**Ziel der Übung**
Beantworten Sie anhand des Textes zur 900-Jahr-Feier:
(a) In welchem Monat und Jahr fand der Internationale Hansetag statt?
(b) Welches Amt leitet Joachim Mikolajczyk?
(c) Um welchen Betrag will die Salzwedel-Land-Fraktion die Mittel kürzen lassen?

**Lesetext**
###

Planung kann erst Anfang 2012 in die Vollen gehen / 55- oder 35 000 Euro?

900-Jahr-Feier: Zeit drängt

Den Internationalen Hansetag im Juni 2008 kann die mit dem Hansefest kombinierte 900-Jahr-Feier 2012 sicher nicht toppen. Das Fest steht nächsten Mittwoch im Fokus des Stadtrates. Foto: Archiv / za

Salzwedel. „Mit 55 000 Euro wäre gut was zu machen“, hofft KulTour-Amtsleiter Joachim Mikolajczyk, dass der Stadtrat das Geld für die mit dem Hansefest kombinierte 900-Jahr-Feier 2012 nicht kürzt.

Egal, ob es bei 55 000 Euro bleibt oder der angekündigte Antrag von der Salzwedel-Land-Fraktion auf Kürzung um 20 000 Euro durchgeht – viel Zeit, die Festwoche mit Leben zu erfüllen, bleibt dem KulTour-Amt nicht. Nächsten Mittwoch entscheidet der Stadtrat, bis Neujahr dürfte wenig passieren, sodass die Organisation erst Anfang 2012 in die Vollen gehen kann.

###

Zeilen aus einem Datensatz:
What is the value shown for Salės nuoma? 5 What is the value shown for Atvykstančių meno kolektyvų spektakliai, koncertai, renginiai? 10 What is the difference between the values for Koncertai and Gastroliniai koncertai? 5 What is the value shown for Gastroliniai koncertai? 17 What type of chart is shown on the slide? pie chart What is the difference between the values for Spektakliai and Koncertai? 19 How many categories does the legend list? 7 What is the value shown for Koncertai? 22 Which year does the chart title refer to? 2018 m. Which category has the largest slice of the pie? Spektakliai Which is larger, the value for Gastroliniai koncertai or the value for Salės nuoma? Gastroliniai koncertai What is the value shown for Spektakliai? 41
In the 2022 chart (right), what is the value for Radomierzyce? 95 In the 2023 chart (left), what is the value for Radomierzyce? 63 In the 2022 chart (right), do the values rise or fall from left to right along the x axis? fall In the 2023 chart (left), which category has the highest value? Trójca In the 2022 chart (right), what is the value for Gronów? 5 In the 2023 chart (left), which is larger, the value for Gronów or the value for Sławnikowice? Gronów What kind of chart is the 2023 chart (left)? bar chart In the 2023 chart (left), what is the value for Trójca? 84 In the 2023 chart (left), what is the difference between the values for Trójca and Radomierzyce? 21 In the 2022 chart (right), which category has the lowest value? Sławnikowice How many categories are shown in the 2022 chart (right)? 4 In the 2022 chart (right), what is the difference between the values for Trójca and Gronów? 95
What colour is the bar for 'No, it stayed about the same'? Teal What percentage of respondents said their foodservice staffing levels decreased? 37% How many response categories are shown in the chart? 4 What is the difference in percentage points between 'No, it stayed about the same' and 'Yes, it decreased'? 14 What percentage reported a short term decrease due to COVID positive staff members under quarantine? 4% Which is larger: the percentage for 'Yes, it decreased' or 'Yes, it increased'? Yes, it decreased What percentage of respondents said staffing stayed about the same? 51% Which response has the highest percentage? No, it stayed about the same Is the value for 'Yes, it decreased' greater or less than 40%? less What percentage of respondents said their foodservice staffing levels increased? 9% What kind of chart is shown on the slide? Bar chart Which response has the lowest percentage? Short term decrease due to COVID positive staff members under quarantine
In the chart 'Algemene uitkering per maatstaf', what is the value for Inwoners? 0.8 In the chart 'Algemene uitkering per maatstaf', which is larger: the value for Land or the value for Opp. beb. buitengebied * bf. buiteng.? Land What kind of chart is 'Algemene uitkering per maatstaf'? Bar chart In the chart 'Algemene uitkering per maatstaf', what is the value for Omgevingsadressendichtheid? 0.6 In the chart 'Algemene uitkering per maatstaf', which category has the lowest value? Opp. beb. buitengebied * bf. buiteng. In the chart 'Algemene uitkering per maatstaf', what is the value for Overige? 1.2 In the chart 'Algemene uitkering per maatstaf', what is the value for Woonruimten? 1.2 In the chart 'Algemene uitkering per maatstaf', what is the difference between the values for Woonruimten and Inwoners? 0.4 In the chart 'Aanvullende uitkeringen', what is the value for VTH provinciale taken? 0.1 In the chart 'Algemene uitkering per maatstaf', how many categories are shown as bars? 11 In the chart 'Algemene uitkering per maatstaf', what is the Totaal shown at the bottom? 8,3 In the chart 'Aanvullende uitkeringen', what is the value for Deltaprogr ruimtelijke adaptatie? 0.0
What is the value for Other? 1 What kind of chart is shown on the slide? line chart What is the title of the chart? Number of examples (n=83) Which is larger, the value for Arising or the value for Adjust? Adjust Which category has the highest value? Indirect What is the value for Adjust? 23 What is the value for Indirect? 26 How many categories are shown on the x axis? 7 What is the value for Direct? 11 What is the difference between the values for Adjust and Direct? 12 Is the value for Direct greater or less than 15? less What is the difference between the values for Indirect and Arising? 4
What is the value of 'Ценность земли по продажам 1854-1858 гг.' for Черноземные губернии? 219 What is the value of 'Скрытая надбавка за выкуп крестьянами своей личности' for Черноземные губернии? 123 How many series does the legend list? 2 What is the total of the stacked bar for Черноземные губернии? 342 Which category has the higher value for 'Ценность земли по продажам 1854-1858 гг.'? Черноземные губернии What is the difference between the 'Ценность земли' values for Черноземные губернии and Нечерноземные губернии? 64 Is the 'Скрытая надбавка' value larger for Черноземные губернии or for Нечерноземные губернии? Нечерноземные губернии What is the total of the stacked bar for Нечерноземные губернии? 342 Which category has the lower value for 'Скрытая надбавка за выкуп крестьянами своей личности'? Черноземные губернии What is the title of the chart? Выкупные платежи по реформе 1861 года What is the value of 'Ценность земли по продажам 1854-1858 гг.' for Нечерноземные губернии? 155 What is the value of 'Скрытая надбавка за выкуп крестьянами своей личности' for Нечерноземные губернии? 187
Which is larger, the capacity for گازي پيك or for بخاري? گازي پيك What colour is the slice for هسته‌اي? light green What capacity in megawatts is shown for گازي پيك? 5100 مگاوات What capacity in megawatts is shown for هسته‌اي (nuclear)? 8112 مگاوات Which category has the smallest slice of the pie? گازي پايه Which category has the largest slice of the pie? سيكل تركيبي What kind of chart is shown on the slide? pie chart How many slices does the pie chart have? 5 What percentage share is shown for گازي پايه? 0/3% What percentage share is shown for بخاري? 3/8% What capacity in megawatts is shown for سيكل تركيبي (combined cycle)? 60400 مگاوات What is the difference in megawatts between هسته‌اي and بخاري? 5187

###

**Lösung**
(a) Im Juni 2008.
(b) Das KulTour-Amt.
(c) Um 20 000 Euro.